Aylah placed her helmet atop her head, closed her eyes, and braced herself for what must come next.

The people need your confidence , she told herself. They need your rage. Give them both, so they hold no room to doubt.

Aylah paused to dip her head in respect to her sibling Eist, and then continued down the path.

It wound along the eastern edge of the ridge before sharply descending toward Nature’s Path, which knifed through the mountains.

The Twin Gates had long ago crumbled before their combined might.

From there, they traversed the road, enduring the occasional ambush, until nearing its end.

Beyond awaited miles of yellow fields, and then Racliffe, the White City. Above it, rising from the sea itself, loomed the Tower Majestic.

Her sword drawn and her golden platemail shining in the midday sun, Aylah stepped out from a side path onto a jut of rock that overlooked the combined might of three rebellions.

Seven thousand swordsmen from the kingdoms across the Crowning, along with another two thousand trained in axes.

A thousand archers from Vendom. A thousand more from Sovoth.

Five thousand spearmen from Orlea. Four thousand skirmishers, and five hundred mounted knights, brought from Windshew and deeply loyal to Aylah.

They were a little over twenty thousand in total, come to see the city of Racliffe burn.

And leading them all, the acknowledged champion of what was known as the Rebellion of the Broken, was Aylah herself.

She raised her sword as she bellowed out to the armies, her voice carrying over a mile with the blessing of radiance.

She was Seraphine the Crownbreaker, and all would remember her words.

“My soldiers, my fighters, my friends,” she cried. “The way is clear! The White City awaits, and within it, the swords of the enemy. Within, they cower. Within, they fear our rage, and our justice. Will you give it to them, my brethren? Will you defy the will of the Heartless King?”

Twenty thousand cheers answered her, a thunderous wave that shook the mountains.

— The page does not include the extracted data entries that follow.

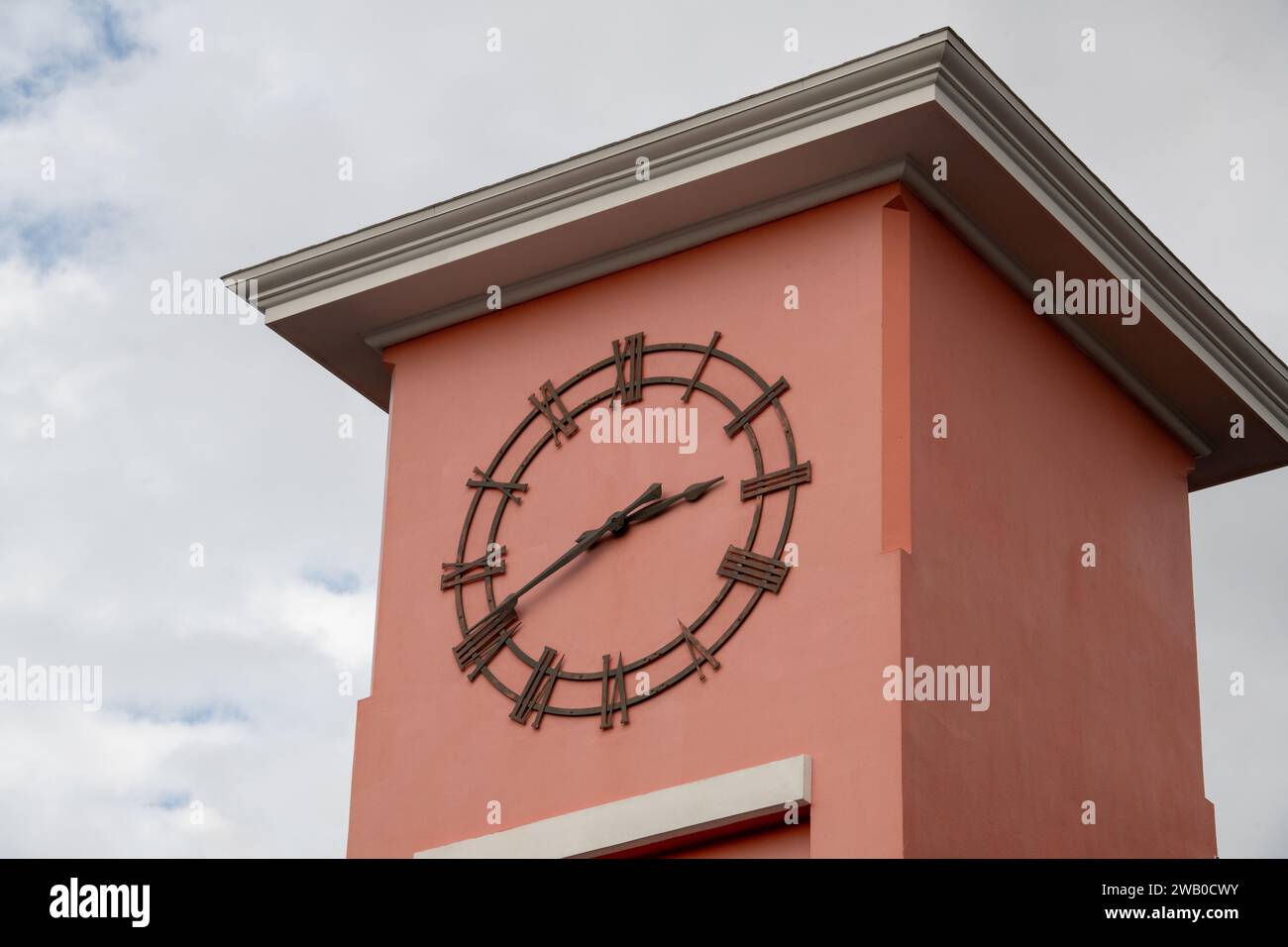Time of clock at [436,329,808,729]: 2:40
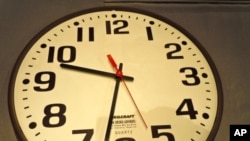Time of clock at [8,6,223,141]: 9:32
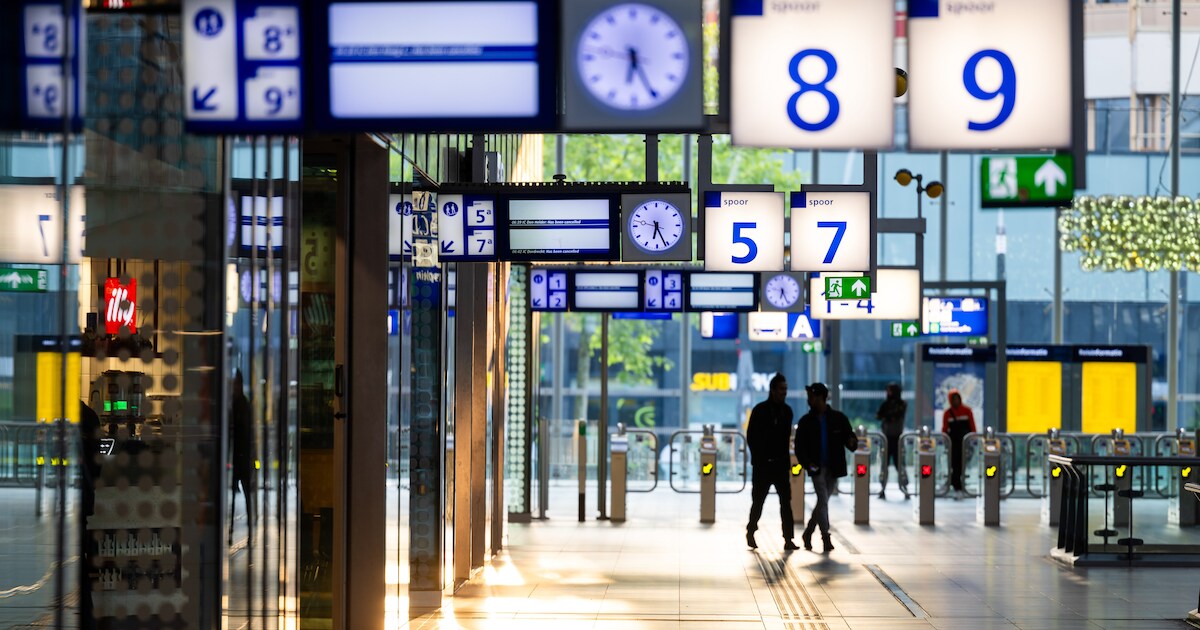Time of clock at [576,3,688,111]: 6:25
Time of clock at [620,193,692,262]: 6:26
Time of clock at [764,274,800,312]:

Soldiers stomped their feet, and others slammed their swords and axes against their shields.

Aylah readied her own shield, her armaments raised high.

Behind her, the Banshee, the Prophet, and the Wild Rage joined her upon the rocky overhang.

They were the Four Heroes, and the sight of them together heightened the people’s cries.

For thirty years, Sariel had brutally enforced his cleansing laws, with both blade and tainted radiance in the hands of his most ardent believers.

He had broken the Unity of Leliel in Racliffe, burning the temple to the ground.

The goddess was declared heretical, her priests banished to the wild, and her followers threatened with death if they did not abandon their beliefs.

Butchery followed. The cleansing laws grew ever more gruesome, until the crimes committed were so great that Aylah had gathered her siblings and declared that enough was enough.

Thirty years. At long last, justice had come.

“Then march with me, free people of Kaus,” Aylah roared. “For I am the Crownbreaker, and come Racliffe’s fall, I will prove the truth of my name!”